Things get underway with what seems a fairly restrained, album-faithful version of "Tonight"...faithful, that is, until halfway through when the mad keyboard kicks in, and then the whole thing goes pleasingly berserk and sets an anything-goes tone for the evening. If this is odd, however, it is only a warm-up for "Ashes," which incorporates what sounds like someone picking up a saxophone for the first time in his life and quack-quack-quacking at random over a totally schizoid Dr. Who keyboard and frantic drums. But it's so wonderfully uncontrolled and ill-advised it brings new life to those old "Ashes," and I find myself happily quacking along.
Next up is a very early take on "Eye," everyone's least favorite song off of Silver Day and there's nothing to particularly recommend this version either. The rarity "Knife Cutting Water" follows and is simply bizarre, all over the place, each instrument seemingly playing a different song, but dominated by the Waits-ian keyboard, which once again spins totally out of control by the end of the song, while someone goes ah, ah, ah, ah, ah, ah, ah, ah, ah, ah, ah, ah, ah in the background. I don't know quite what to make of it. It either eerily prefigures Laurie Anderson, or it's nothing in particular.
Then it's "Sun on Cold Water," also among the rarest of the rare, which features a simple, repetitive Dylan-esque riff, but it's easy see why it never became an album track. Kind of boring, really. "You Soothe Me," shows that the big B was biding his time for quite a while waiting to do that Vertinskiy tribute album. I actually like this semi-camp version rather more than one that crops up on Vertinskii Songs.
"Vana Khoya" is at least two times longer and sillier than the Radio Africa version. You have to love the meticulously plucked violin string simulating, well, something. Possibly a dulcimer. Or a sitar. I want some of the magic pelmeni they were ingesting when they composed this one. A relatively straight take on "Captain Africa" is then followed by "Dying Ducks and Bilious Screech Owls Take Over the Russian Forest in Anticipation of the Arrival of the Mad Nightingales," my own name for the more than 15 minutes of demented improvisation that sounds either very avant-garde or very, very intoxicated, depending on your point of view. I've listened to it both after five shots of vodka and entirely sober, and can report that the former condition is to be recommended.
Finally the owls and the ducks resolve themselves into "We'll Never Get Any Older." This is nowhere near as good as the Aroks i Shtyor version, but has merits of it's own: Gakkel gets to let it all hang out in a great cello solo; the keyboardist, Sergei Kuryokhin, peppers the song with lots Addams family organ chords; and every so often there's kind of a loud WAAAaaah noise which is possibly a kazoo...or just possibly a Kitty Karry-All doll. This remarkable instrument reappears on "Wonderful Dilettante," which is otherwise similar to the version found on Aroks i Shtyor. A spare, dirge-like version of "Rock 'n' Roll's Dead" mellows things out, both Boris and Dyusha sounding fairly ì¸ðòâ themselves: off-key and barely conscious. They pull themselves together, however, for a evening-ending medley of "Babylon" and "Aristocrat," shimmied through with something like their usual aplomb.
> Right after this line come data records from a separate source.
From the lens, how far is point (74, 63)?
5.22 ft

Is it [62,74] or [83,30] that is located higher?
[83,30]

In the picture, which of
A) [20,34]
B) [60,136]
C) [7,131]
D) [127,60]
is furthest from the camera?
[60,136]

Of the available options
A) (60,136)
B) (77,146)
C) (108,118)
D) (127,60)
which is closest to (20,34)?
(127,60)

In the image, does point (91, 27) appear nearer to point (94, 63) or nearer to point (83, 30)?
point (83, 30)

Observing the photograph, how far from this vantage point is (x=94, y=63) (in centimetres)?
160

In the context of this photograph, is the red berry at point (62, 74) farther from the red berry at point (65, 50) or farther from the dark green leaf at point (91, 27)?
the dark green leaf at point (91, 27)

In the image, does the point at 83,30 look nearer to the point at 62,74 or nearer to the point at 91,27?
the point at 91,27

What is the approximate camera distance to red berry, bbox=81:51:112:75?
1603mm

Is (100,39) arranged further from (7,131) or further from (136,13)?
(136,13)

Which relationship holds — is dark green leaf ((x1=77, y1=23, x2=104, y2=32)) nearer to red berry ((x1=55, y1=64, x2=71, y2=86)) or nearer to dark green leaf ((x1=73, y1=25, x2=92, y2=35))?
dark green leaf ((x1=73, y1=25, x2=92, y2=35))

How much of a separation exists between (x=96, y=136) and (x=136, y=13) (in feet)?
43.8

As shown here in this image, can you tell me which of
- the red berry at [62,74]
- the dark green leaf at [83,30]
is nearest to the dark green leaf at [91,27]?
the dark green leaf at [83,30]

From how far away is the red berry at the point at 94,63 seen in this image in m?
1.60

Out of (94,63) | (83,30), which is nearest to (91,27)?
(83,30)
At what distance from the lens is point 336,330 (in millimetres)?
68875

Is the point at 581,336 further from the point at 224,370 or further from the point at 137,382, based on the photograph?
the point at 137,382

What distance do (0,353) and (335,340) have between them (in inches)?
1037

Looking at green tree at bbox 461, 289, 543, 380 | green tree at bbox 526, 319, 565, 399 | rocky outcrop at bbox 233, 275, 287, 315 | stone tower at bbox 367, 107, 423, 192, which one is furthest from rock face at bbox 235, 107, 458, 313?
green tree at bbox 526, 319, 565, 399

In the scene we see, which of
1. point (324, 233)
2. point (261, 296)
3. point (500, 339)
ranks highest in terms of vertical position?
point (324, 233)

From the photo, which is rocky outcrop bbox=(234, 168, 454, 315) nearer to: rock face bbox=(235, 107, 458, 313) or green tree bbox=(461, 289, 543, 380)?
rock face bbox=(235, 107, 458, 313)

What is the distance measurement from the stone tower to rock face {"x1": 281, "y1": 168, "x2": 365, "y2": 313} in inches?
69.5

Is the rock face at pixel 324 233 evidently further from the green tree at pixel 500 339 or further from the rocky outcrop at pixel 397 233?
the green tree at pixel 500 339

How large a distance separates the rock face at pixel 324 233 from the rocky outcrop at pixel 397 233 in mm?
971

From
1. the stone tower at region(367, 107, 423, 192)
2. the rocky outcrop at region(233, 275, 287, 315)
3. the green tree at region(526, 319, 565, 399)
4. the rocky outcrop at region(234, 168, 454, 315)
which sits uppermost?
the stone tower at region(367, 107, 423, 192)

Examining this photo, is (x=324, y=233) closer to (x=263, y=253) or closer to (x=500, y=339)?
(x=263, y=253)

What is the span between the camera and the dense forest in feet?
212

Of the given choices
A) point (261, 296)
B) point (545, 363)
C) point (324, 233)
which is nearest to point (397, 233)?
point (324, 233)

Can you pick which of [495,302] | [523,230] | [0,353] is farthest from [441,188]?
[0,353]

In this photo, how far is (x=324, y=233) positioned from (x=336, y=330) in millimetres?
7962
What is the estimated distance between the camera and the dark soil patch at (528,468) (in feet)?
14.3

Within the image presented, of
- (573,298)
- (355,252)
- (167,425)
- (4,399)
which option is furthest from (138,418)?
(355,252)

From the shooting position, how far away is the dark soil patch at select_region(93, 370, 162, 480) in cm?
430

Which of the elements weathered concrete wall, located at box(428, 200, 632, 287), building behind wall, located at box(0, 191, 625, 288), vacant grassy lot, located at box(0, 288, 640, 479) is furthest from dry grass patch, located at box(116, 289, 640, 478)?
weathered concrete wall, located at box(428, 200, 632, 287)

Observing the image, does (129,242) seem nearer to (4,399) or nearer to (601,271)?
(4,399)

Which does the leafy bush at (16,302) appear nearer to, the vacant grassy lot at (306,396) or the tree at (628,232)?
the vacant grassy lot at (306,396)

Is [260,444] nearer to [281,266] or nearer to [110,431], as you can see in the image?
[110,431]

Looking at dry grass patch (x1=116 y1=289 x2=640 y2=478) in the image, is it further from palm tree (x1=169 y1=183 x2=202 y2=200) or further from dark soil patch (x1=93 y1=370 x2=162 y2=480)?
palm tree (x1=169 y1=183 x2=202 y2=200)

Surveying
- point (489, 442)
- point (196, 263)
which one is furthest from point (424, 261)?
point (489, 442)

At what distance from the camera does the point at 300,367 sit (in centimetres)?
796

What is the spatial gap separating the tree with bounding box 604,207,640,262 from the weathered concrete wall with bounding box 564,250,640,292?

Also included on my copy (but not the Internet version) are two tracks recorded at a later date: "New Days" and "Theme For a New War." The first features an unusually hard-rocking guitar and Boris standing rather too close to his mike. Sounds to me like a song that with a little more tweaking and fine-tuning could have become something distinctly album-worthy; as it is, though, it has a half-finished quality. On the other track, Boris is now apparently standing about two yards from his mike (except for near the end of the song), but go Lyapin, go! Davai, davai! One of the wonderful things about some of these live albums is that he really gets to kick out the jams. But for the generally murky quality of the recording, this could be an absolute gem.